The Local Government and Education sectors have embraced rapid technological advancements, driven by connectivity and AI, with a 2024 budget of $138.9 billion. This surge aims to improve service delivery but also increases cybersecurity risks. Recognizing these threats, the U.S. government designated the education sector as critical infrastructure and established the Education Facilities Subsector Government Coordinating Council (GCC). The GCC enhances cybersecurity by promoting collaboration among federal, state, and local agencies. This advisory outlines the significance of safeguarding sensitive data, the impact of ransomware, and essential strategies for protecting local government and education institutions against cyber threats.
Accelerating Technology Adoption in SLED
Increased inter-connectivity and Artificial Intelligence (AI) propels technological advancements within the State, Local Government, and Education (SLED) sector. According to statistics, the education sector is poised to lead this technological surge, aiming to enhance competitiveness in delivering services to students. Significant allocations have been made for technology spending, with a total budget of $138.9 billion across SLED for 2024. IT services account for $59 billion within this budget, while software products represent $13 billion. Forecasts indicate a notable increase in these figures by 2025, with IT services expected to rise to $61 billion and software products to $14 billion, reflecting the sector’s commitment to continuous innovation and advancement.
However, these new technologies, automation processes, and interconnected systems are giving rise to fresh challenges and risks. Within local government and education institutions, there’s a growing dependence on technology for essential functions, including the storage of sensitive data such as financial records, student information, and research findings. This heavy reliance expands the potential attack surface, providing cybercriminals with greater opportunities for exploitation.
Designation of Education as Critical Infrastructure
In recognition of the growing cyber threats facing educational institutions, the U.S. government has officially designated the education sector as critical infrastructure. This designation underscores the importance of protecting the sensitive data and technological systems used in schools. In response, the Department of Education, in collaboration with the Cybersecurity and Infrastructure Security Agency (CISA), has established the Education Facilities Subsector Government Coordinating Council (GCC). This council aims to enhance cybersecurity resilience across K-12 schools by fostering collaboration between federal, state, and local agencies. Through information sharing and strategic defense measures, the GCC seeks to safeguard educational environments against cyber threats, ensuring the security of student and institutional data. However, this move also implies that schools may encounter increased oversight, regulation, and reporting requirements.

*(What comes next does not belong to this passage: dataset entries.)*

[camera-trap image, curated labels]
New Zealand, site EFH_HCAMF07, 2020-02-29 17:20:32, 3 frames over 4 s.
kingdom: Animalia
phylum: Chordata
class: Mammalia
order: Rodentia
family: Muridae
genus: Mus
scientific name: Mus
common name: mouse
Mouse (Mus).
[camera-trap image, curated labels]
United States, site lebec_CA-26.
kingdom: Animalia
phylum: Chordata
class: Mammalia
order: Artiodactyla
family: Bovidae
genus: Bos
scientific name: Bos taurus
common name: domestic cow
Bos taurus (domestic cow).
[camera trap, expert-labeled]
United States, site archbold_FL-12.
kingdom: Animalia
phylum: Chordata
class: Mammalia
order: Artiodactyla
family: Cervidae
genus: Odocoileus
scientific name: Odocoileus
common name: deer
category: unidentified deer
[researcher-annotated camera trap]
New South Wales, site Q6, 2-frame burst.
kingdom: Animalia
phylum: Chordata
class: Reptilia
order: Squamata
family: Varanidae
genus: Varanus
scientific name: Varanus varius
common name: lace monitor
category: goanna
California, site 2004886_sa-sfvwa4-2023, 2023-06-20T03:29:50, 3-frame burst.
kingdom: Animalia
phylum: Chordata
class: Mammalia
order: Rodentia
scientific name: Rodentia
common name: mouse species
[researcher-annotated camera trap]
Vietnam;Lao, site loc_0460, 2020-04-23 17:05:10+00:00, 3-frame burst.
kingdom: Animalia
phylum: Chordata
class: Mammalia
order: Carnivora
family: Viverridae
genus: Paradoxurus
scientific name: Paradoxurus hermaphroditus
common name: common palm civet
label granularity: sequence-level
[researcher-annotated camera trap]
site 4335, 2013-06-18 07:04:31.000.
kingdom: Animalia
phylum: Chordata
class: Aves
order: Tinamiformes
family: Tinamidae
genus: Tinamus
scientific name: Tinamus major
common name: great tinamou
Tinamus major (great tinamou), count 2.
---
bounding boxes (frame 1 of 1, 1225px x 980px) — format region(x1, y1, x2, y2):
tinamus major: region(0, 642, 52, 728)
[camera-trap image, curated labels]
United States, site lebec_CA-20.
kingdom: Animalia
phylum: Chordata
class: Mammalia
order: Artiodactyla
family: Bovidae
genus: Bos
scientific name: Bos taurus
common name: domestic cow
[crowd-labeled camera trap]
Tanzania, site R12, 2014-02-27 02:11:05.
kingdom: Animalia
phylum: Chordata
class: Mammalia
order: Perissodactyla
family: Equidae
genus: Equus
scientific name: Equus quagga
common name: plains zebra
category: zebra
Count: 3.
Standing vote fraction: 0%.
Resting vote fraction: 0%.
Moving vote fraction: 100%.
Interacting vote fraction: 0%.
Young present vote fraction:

The sensitivity of information held by educational institutions is often underestimated, yet it encompasses a wealth of records that could be exploited in detrimental ways. These records may include details on students with health issues, specific ethnic backgrounds, drug usage reports, and disciplinary records. If such information were to become public, the potential harm to these students could be irreparable.
Impact of Ransomware on Local Government and Education
In 2023 Ransomware groups have achieved an unprecedented milestone by extracting over $1 billion in cryptocurrency payments from their victims. Additionally, over the past two years, more than a hundred educational institutions have fallen victim to ransomware attacks perpetrated by various criminal groups, and the cost of recovery is estimated at $1.8 million USD. In secondary schools, according to the latest Emisoft report, the number of affected institutions has nearly doubled compared to two years ago, totaling 108.
Pysa Ransomware Group
Pysa ransomware emerged as a significant threat in 2023, primarily targeting educational institutions and local government organizations in the U.S. Originally known as Mespinoza, the group began operations in late 2018, producing .locked files. However, in December 2019, they rebranded to Pysa ransomware, changing the file extension to .pysa.
Notably, at least three variants of this ransomware have been detected to date, all characterized by the use of Living-off-the-Land (LotL) techniques with PowerShell, Python, and Bash scripts. Like most ransomware groups, this gang employs phishing as an initial attack vector, along with frequent usage of infostealers and the exploitation of misconfigured and exposed RDP access.
Notable Recent Ransomware Incidents
In 2023, several high-profile attacks targeted educational infrastructure, leaving a significant impact. Among the notable incidents were the following:
- Clark County School District, Nevada (September 2023):
- Over 200,000 students were affected, resulting in the compromise of profiles and sensitive information.
- Los Angeles Unified School District (LAUSD) (October 2023):
- More than 2,000 student records were exposed on the dark web, including COVID-19 certificates.
- Anoka-Hennepin Public Schools, Minnesota (May 2023):
- Sensitive data, particularly related to allegations of sexual violence, was unlawfully disclosed.
- The ransom demanded amounted to a staggering $1 million USD.
More than 670,000 students were affected in the last year and the tendency is on the rise. These incidents underscore the pressing need for enhanced cybersecurity measures within the education sector to safeguard student data and maintain trust in educational institutions.
Education Sector Vulnerability & Recovery Time
The Education sector stands as one of the most vulnerable to the impacts of ransomware attacks, experiencing recovery times slower than in previous years. The increasing complexity of these attacks has posed significant challenges in maintaining operational continuity.